Sob efeitos do colírio da ignorância, apenas 3% da população foi vacinada. Ainda assim, há secretários estaduais de educação que tomam – reparem bem leitor/a – Israel, com vacinação maciça de sua população, como termo de comparação para justificar a volta às aulas de forma presencial. Confira aqui.

Os dados acerca do colapso dos hospitais estão escritos em letras garrafais. Minas Gerais, que insiste na retomada das aulas, suspendeu cirurgias eletivas justamente por conta disso, há cerca de 15 dias. Nem por isso assume postura contrária ao absurdo. Houve manifestação na cidade de São Paulo para o retorno das aulas, com direito a buzinaço, balões azuis e bandeira do Brasil – mas sem sair dos veículos, era a regra, claro, para se evitar contaminação! Mas a dilatação da pupila não permite enxergar o desastre em curso.

É certo que pais estão esgotados com toda a dinâmica de demanda de acompanhamento pedagógico para as quais não estão preparados. É certo que muitos lares sequer possuem infraestrutura física e tecnológica para aulas emergenciais remotas, como tem acontecido. É certo que gestores se veem pressionados e estes pressionando, como no infortúnio de Sísifo, o corpo docente vala abaixo. Entretanto, é mais do que certo que nada disso deveria estar acima da realidade. E se a realidade é de tempo de exceção, não são as regras casuais que devem reger nossa postura, porém, aquelas que correspondem à exceção.

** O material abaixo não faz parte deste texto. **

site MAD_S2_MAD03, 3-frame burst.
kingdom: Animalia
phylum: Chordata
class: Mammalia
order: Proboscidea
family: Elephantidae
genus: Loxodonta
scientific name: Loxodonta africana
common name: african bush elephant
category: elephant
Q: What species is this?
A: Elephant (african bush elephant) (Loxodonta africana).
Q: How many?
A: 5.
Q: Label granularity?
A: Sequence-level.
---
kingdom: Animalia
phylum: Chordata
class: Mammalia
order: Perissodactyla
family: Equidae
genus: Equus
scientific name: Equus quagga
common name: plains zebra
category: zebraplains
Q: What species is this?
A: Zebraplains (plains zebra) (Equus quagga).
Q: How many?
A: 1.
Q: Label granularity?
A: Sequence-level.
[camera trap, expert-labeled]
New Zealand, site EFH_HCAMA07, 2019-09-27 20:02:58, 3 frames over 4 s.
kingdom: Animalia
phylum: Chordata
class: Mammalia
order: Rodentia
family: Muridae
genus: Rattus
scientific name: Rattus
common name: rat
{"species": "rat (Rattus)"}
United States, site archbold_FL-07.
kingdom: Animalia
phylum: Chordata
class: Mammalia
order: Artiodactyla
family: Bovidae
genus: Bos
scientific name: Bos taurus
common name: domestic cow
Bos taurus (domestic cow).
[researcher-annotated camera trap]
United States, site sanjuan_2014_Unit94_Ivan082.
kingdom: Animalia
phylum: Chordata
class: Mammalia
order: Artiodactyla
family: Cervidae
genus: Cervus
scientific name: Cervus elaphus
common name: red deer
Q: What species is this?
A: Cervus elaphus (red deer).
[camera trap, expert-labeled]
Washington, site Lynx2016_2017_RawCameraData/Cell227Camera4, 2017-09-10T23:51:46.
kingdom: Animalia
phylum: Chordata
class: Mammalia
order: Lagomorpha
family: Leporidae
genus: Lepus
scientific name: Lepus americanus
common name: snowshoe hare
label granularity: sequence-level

Ora, qualquer retomada de aula presencial a essa altura é uma cumplicidade com o império da morte. E aqui, sequer menciono universidades que se enquadram no mesmo delírio volitivo das aulas presenciais. Nem se pode dizer que é argumento plausível o fato de escolas tomarem todo cuidado com espaço, higiene, uso de máscaras etc. As pessoas precisam se locomover; os alunos precisam tirar máscara para se alimentar nas escolas e idem os docentes; a nanoescala do vírus está além de tudo isso. O fato condutor deveria ser: sem imunização não há aula presencial. Como se sabe – se sabe? – basta um lapso, uma gotícula de contaminação, para talhar o otimismo dos cegos que estão guiando outros cegos.

As escolas se responsabilizarão por eventuais contaminações? Se privadas, arcarão com custos de tratamento, internação e, tomara que não, velórios? Obrigando professores a voltarem, quem é o agente responsável? Quem está assumindo o risco?

Ainda que nada disso seja considerado, uma coisa é fato. O torniquete do império da morte está prestes a dar outro giro no Brasil. As escolas estão prestes a se tornar matadouros, no lugar de instituições de ensino e de socialização dos valores da vida. Nesse caso, o Brasil também poderia se identificar com outro lema tanatológico. Na Capela dos Ossos, em Évora, Portugal, encontramos outro sentido que pode muito bem aqui calhar: “Nós ossos que aqui estamos pelos vossos esperamos”.